There are several biorefinery concepts at various stages of development and commercialization. Their future prospects depend on technological innovation and market conditions. Given the multiple steps required to convert biomass into marketable products, research breakthroughs along any of the conversion steps could accelerate the adoption of a given pathway. Similarly, market conditions could turn formerly unprofitable schemes into commercial successes. More than likely it will be a combination of technological and economic changes that lead the way to commercially — viable biorefineries. Thus, techno-economic assessments provide a unique perspective on current and future biorefinery technologies.

The United States and European governments have established guidelines and incentives to develop renewable fuels. Biorefineries that meet specific government conditions are eligible to receive financial incentives in the form of subsidies. Biorefinery subsidies are projected to increase from US$66 billion today to almost US$250 billion by 2035 (Anon., 2011).

Some biorefinery subsidies have expired in recent years without major impacts to industry growth, signaling the maturity of the biofuel market. However, government subsidy programs have begun to set strict requirements relating to direct and indirect lifecycle greenhouse gas emissions (GHG) on advanced biorefineries as a condition of participation. In order to meet these requirements, renewable energy companies are seeking novel approaches to convert a wider range of biomass into cleaner, cheaper bioproducts. This search requires the assessment of the technical and economic prospects of novel pathways. Therefore, governments are collaborating with academic institutions, national laboratories, and commercial enterprises.

The diffuse nature of biomass availability means that biorefinery scale-up will have wide area impacts on local, regional, and national scales. Although most biorefineries today are limited to capacities of about 100 million gallons (379 million liters) per year, process development and improved biomass logistics could lead to larger biorefineries that gather biomass from hundreds of square kilometers via truck, rail, or barge transport. These biorefineries will present novel, international case scenarios. Thus, there is interest in studying the challenges and opportunities for biorefineries in the global market from a TEA perspective.

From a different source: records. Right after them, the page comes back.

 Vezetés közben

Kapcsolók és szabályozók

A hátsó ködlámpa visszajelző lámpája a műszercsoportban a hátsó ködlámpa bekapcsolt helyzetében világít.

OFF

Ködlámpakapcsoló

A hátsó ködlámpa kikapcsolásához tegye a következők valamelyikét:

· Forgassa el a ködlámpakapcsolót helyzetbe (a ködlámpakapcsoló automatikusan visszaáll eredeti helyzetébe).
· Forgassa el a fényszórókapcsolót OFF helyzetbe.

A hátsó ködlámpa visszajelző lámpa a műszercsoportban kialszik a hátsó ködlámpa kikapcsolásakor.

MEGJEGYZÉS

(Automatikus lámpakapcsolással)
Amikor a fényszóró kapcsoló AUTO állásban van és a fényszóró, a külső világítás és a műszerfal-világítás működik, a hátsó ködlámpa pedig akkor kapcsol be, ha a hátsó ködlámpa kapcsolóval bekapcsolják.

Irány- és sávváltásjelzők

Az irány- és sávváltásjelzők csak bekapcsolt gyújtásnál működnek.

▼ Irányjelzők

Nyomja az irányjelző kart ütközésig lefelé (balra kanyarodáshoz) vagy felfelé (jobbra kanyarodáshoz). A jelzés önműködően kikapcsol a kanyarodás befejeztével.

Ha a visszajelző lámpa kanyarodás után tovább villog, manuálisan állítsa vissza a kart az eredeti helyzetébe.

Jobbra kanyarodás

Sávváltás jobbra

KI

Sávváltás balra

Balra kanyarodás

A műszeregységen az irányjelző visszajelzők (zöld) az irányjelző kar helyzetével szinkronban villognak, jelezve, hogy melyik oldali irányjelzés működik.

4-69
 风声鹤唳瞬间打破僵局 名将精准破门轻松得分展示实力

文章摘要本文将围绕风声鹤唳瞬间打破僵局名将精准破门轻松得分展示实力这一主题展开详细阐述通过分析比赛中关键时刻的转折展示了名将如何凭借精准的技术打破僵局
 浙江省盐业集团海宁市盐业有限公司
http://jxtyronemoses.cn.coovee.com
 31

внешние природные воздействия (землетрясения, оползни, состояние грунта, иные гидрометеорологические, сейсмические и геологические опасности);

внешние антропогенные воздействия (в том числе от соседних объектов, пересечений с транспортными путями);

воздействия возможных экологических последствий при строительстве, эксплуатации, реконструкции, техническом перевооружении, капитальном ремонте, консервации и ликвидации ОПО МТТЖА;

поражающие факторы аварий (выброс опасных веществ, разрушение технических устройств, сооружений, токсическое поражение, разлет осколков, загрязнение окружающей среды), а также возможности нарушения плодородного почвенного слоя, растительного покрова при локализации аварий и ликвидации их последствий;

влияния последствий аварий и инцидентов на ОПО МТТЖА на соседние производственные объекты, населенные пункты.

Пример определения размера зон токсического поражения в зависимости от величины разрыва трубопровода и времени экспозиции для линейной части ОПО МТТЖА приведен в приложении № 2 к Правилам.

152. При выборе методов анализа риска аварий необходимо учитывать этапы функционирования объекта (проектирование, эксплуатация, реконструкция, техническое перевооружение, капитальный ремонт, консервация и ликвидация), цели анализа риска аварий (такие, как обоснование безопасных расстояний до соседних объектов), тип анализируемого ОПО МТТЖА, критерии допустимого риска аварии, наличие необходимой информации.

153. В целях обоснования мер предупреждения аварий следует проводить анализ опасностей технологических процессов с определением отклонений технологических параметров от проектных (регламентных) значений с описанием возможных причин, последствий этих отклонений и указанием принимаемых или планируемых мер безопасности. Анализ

The biomass industry presents a rapidly changing landscape with challenges and opportunities. Three recent trends have emerged as the result of faltering government support, sustained high petroleum prices, and changing public opinions on biorenewables: the replacement of starch feedstocks with lignocellulosic biomass, interest in thermochemical pathways, and public and private investment in high-risk, high-reward alternatives.

Lignocellulosic biomass has historically proven difficult to convert into bioproducts with traditional biochemical approaches due to the biological recalcitrance of cellulose and antimicrobial properties of lignin. Develop­ments in genetic and metabolic engineering have opened new pathways to convert hemicellulose into valuable products. These avenues range from enhancing biomass growth to developing bacteria strains capable of digesting formerly discarded or toxic parts of biomass crops.

Thermochemical research pathways have attracted recent attention due to their ability to inexpensively convert lignocellulosic feedstocks to energy — dense gases and liquids. Most of the recent development in the field has been on adapting conventional commercial processes (such as those employed by petroleum refineries) to handle biomass feedstocks and biobased intermediate products. However, there are growing efforts in the search for novel catalysts that can optimize the selectivity and yield of desired bioproducts. Finally, researchers have also proposed hybrid approaches that combine the strengths of the biochemical and thermochemical platforms (Brown, 2005).

There is growing commercial and political support for the develop­ment of high-risk, high-reward platforms such as microalgae-to-fuels, furan synthesis, and sugar-based hydrocarbons. Government-funded algae research was eliminated in the 1990s in favor of ethanol but has recently staged a resurgence due to concerns over land availability and GHG emissions.